▶ Document passage:

In the wild, cranberries grow best in the open areas of sphagnum mats that form around the edges of acidic bogs. Cranberries are a wetland plant, not an aquatic plant, and require both abundant water and excellent drainage of the root zone. They are essentially growing in the top layers of a floating sponge, but not in the flooded portions of the mat.

In commercial production, cranberry beds all have a sprinkler irrigation system to supply abundant water during the growing season. The beds are surrounded by a ditch to keep the root zone well drained, and a dike to allow flooding at harvest and over the winter. Cranberries require acidic soil; soil pH between 4.0 and 5.2 is ideal. Without lots of water, good drainage, and low soil pH, cranberries will not grow well.

Can you grow your own cranberries? Most likely! If you want to grow your own cranberries, a raised bed or pot filled with soil heavily amended with peat moss would be a good start; you should also plan for regular watering. If you live in an area with a limestone aquifer and higher-pH water, you may need to apply sulfur amendments to keep soil pH in the correct range.

Crop Management

cranberry bog with red leaves in November.

Wild cranberries (low-growing red plants) growing on a floating sphagnum mat in November, central Wisconsin. Cranberry leaves change color from green to red as they become dormant in the fall. Credit: K Kosola

When considering management of the crop, it helps to picture cranberries as tiny versions of fruit trees. Like many other fruit crops, cranberries are woody perennial plants. Flowers are produced on fruiting uprights that put on around new growth every year; the flower buds are thickest on the newest wood.  The fruiting uprights grow at intervals along a ground-hugging vine. If you apply too much nitrogen, flowering is suppressed, and the plant produces abundant vines. In extreme cases, the plant will stop flowering entirely; it is possible to lose the entire crop from over-fertilization. For home gardens, application of a fertilizer labeled for rhododendrons and azaleas could be used, but with a light touch. In a home garden bed heavily supplemented with peat, you may not need any fertilizer.

A hard frost at any time during flowering and fruit growth and development has the potential to wipe out a crop. As with other fruit crops, cranberry growers use sprinklers to protect the developing crop. The heat of enthalpy released during freezing keeps temperatures above the temperature where damage occurs. You can pick out a cranberry grower’s truck by the spotlight on the driver’s side. Cranberry growers patrol their cranberry beds on frost watch nights to make sure all the sprinklers are working. Growers can’t count on a full night’s sleep during the growing season, because frost forecasts could happen at almost any time. As a gardener, you could use a spun-bond polypropylene row cover to protect the plants rather than staying up all night with a flashlight and a sprinkler!

▶ Data extract:
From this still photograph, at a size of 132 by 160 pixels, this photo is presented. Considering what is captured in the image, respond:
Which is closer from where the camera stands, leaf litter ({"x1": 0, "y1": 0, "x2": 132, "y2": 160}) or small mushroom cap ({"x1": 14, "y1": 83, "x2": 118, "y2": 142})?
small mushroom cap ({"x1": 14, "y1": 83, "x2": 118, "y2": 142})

▶ Requests:
1. According to the cranberry passage, what soil pH range is ideal for cranberries?
2. Retype the cranberry passage from "In the wild, cranberries" up to and including "of the mat.".

▶ Replies:
1. A soil pH between 4.0 and 5.2.

2.
In the wild, cranberries grow best in the open areas of sphagnum mats that form around the edges of acidic bogs. Cranberries are a wetland plant, not an aquatic plant, and require both abundant water and excellent drainage of the root zone. They are essentially growing in the top layers of a floating sponge, but not in the flooded portions of the mat.